Hay otro dato curioso: En los crudos años que siguieron a la contienda mundial, las bodegas no podían dar abasto a toda la demanda laboral. Se estableció entonces lo que llamaron el 'alternar'. Las bodegas decidieron que la mitad de la plantilla alternase los días de la semana con la otra mitad de los trabajadores. Esta fórmula frenaba en seco los datos de pobreza y miseria.

Las cuadrillas seguían con sus faenas. Las había verdaderamente duras y complicadas. El 'puente' era una de ellas. O sustituir un palo base sin quitar la andana. Pero una de las cosas que verdaderamente traía de cabeza al capataz era la 'distracción' del vino.

Cierto es que en las bodegas de esa época se bebía, y mucho, aunque no dejaba de ser un problema poco grave. Entre otras cosas, porque no todos bebían. La picaresca se extendió y se idearon varios métodos para hacerlo.

Los arrumbadores disponían de la conocida 'bota del gasto', exclusiva para el personal, que se arremolinaban a su alrededor y de la que bebían un vaso en un receso en el trabajo matutino. Hablaba Luis Valle de esa peculiar bota: abrían la canilla, se servían y volvían a cerrarla; sonaba entonces un 'click' del que estaba atento el capataz. Por eso, al servirse los más pícaros, en lugar de cerrar la canilla, mantenían el dedo cerrando la salida y disfrutaban de otras copas extras sin conocimiento del capataz. A otra fórmula le apodaron la de 'el mono': una pequeña botella anudada a una cuerda que los arrumbadores metían por el bojo de la bota y bebían a placer lo que se les antojase. Lo hacían principalmente en lo más alto de las andanas, donde se sentían más seguros a la vista del capataz.

Y, por fin, otra -ésta más burda quizás- consistía en aprovechar el tubo utilizado para el trasiego entre jarras del vino, que iba directamente a los estómagos siempre que se terciara. González fue una de las bodegas que trató de cortar por lo sano con la costumbre: Cada día, a la salida del trabajo, obsequiaba al operario con una botella. Que no quería botella, se le entregaba un vale del que obtenían un dinerillo intercambiándolos cada fin de semana.
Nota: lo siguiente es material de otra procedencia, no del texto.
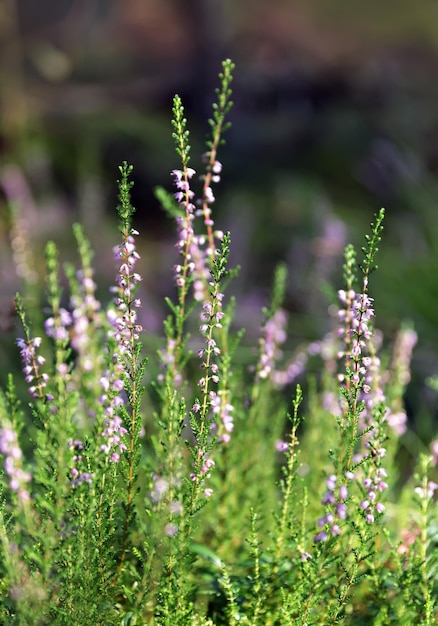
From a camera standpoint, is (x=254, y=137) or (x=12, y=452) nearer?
(x=12, y=452)

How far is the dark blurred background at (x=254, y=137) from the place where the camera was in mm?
4922

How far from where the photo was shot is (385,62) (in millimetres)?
11516

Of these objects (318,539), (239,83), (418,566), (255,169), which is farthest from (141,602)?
(239,83)

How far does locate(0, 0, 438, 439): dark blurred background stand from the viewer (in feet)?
16.1

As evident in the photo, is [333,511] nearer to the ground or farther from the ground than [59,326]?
nearer to the ground

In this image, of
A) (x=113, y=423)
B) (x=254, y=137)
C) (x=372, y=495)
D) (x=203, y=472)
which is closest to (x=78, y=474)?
(x=113, y=423)

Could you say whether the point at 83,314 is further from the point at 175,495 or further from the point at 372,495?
the point at 372,495

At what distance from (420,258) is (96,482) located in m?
3.72

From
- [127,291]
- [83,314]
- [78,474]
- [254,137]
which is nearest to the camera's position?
[127,291]

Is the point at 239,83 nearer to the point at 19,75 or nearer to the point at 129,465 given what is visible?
the point at 19,75

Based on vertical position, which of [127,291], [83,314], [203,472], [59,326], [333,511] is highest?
[83,314]

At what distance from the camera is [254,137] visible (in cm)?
938

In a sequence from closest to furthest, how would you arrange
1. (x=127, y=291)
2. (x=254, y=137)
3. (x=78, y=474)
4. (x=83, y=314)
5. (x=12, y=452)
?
(x=127, y=291), (x=12, y=452), (x=78, y=474), (x=83, y=314), (x=254, y=137)

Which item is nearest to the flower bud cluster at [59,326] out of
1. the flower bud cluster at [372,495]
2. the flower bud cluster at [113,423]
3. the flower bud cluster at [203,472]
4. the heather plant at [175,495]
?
the heather plant at [175,495]
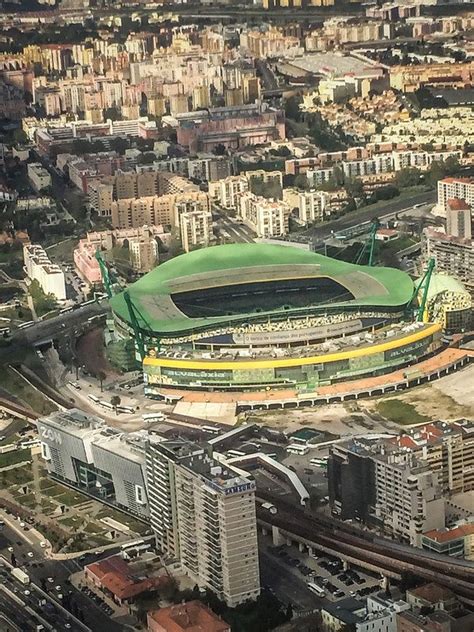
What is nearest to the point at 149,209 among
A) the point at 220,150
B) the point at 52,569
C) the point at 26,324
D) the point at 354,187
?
the point at 354,187

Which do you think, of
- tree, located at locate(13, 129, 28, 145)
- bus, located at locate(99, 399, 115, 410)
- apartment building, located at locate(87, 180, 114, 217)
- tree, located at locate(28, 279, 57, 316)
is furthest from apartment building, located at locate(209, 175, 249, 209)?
bus, located at locate(99, 399, 115, 410)

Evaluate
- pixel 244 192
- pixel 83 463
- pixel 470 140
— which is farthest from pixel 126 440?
pixel 470 140

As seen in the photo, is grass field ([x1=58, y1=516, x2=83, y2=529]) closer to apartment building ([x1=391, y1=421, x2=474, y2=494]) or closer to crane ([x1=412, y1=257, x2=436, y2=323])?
apartment building ([x1=391, y1=421, x2=474, y2=494])

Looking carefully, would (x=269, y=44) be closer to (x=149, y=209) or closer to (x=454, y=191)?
(x=149, y=209)

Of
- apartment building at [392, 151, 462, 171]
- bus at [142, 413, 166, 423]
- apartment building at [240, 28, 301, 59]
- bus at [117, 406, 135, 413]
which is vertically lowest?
apartment building at [240, 28, 301, 59]

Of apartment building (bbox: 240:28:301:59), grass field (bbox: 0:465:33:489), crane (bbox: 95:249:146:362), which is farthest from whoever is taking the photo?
apartment building (bbox: 240:28:301:59)

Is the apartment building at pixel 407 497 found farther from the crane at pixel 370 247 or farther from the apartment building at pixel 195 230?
the apartment building at pixel 195 230
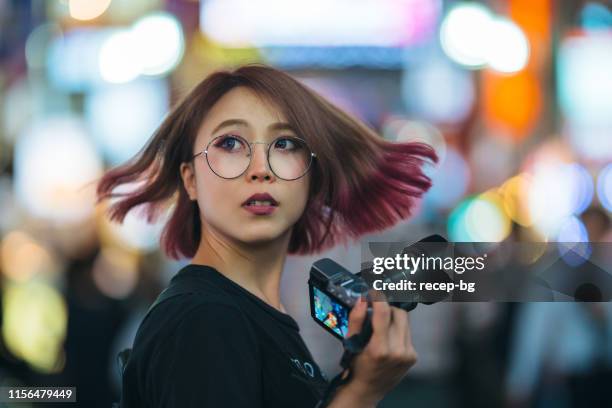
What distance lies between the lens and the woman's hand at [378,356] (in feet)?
5.11

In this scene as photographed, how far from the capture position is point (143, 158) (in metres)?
2.09


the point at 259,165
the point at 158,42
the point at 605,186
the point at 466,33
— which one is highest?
the point at 466,33

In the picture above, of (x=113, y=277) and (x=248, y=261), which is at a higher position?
(x=113, y=277)

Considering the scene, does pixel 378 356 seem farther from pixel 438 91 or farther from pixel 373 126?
pixel 438 91

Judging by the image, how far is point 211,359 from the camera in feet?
5.18

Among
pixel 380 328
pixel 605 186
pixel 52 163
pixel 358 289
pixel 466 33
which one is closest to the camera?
pixel 380 328

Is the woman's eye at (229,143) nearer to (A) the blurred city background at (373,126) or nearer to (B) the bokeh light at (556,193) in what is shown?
(A) the blurred city background at (373,126)

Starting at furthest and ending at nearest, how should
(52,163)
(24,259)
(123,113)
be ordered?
(123,113) → (52,163) → (24,259)

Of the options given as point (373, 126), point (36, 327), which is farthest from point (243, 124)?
point (373, 126)

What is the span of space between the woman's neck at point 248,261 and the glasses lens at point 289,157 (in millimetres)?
160

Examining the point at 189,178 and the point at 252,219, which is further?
the point at 189,178

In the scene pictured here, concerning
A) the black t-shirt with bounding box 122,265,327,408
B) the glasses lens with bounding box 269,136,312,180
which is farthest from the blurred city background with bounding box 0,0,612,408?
the black t-shirt with bounding box 122,265,327,408

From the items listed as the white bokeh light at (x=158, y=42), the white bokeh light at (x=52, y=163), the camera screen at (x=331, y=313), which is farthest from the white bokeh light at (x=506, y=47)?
the camera screen at (x=331, y=313)

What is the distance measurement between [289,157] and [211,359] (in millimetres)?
496
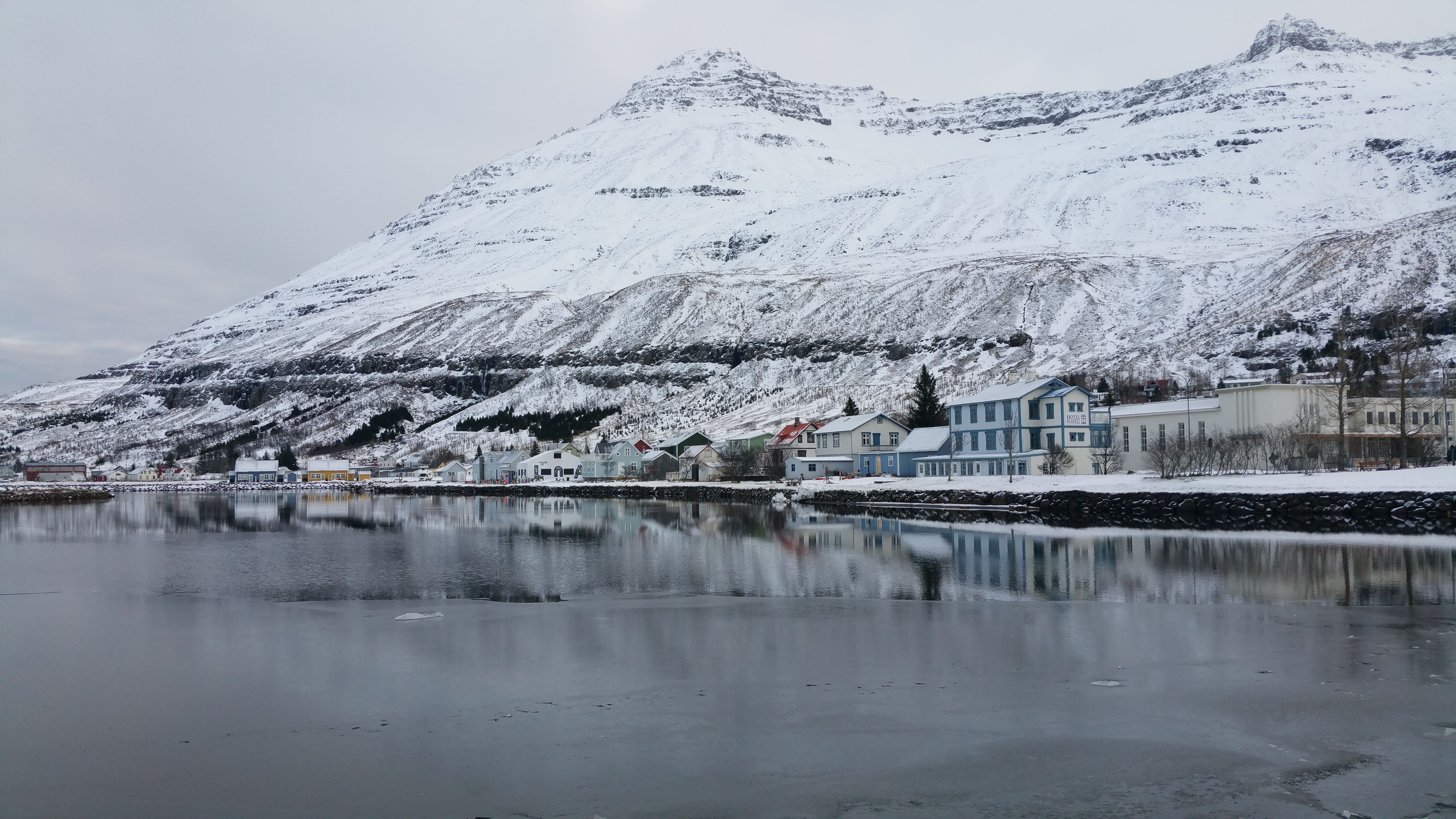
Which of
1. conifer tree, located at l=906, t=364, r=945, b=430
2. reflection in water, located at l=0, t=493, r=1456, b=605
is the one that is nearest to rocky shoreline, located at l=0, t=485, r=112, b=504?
reflection in water, located at l=0, t=493, r=1456, b=605

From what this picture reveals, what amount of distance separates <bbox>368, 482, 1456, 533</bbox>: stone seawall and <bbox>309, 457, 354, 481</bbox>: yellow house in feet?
332

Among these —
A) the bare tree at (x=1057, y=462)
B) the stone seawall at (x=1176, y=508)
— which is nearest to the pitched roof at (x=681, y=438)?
the stone seawall at (x=1176, y=508)

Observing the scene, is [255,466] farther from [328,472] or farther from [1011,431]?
[1011,431]

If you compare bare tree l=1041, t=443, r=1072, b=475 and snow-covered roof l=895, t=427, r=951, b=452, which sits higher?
snow-covered roof l=895, t=427, r=951, b=452

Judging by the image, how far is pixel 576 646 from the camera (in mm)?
16891

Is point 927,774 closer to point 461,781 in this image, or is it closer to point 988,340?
point 461,781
Se cuenta la historia del operario de Domecq que un buen día salió de aquella manera en su bicicleta ocultando una botella en su cuerpo. La caída en la Cuesta de Espíritu Santo fue brutal, de espanto. Desde el suelo, el hombre se palpó el estómago y notó algo líquido. Entonces, se le oyó decir: "¡Que sea sangre, dios mío, que sea sangre...!"

Se pensaba en aquellos días que el trabajo en una bodega era para toda la vida. Pero la temida Fenwick y la tecnología echaron por tierra esos sueños desde finales de los sesenta. Años después, los funestos setenta, el 'sherry' se enfrentaba a sus peores momentos.

Y de los arrumbadores, nada más se supo. Pues mira qué cosas, tío.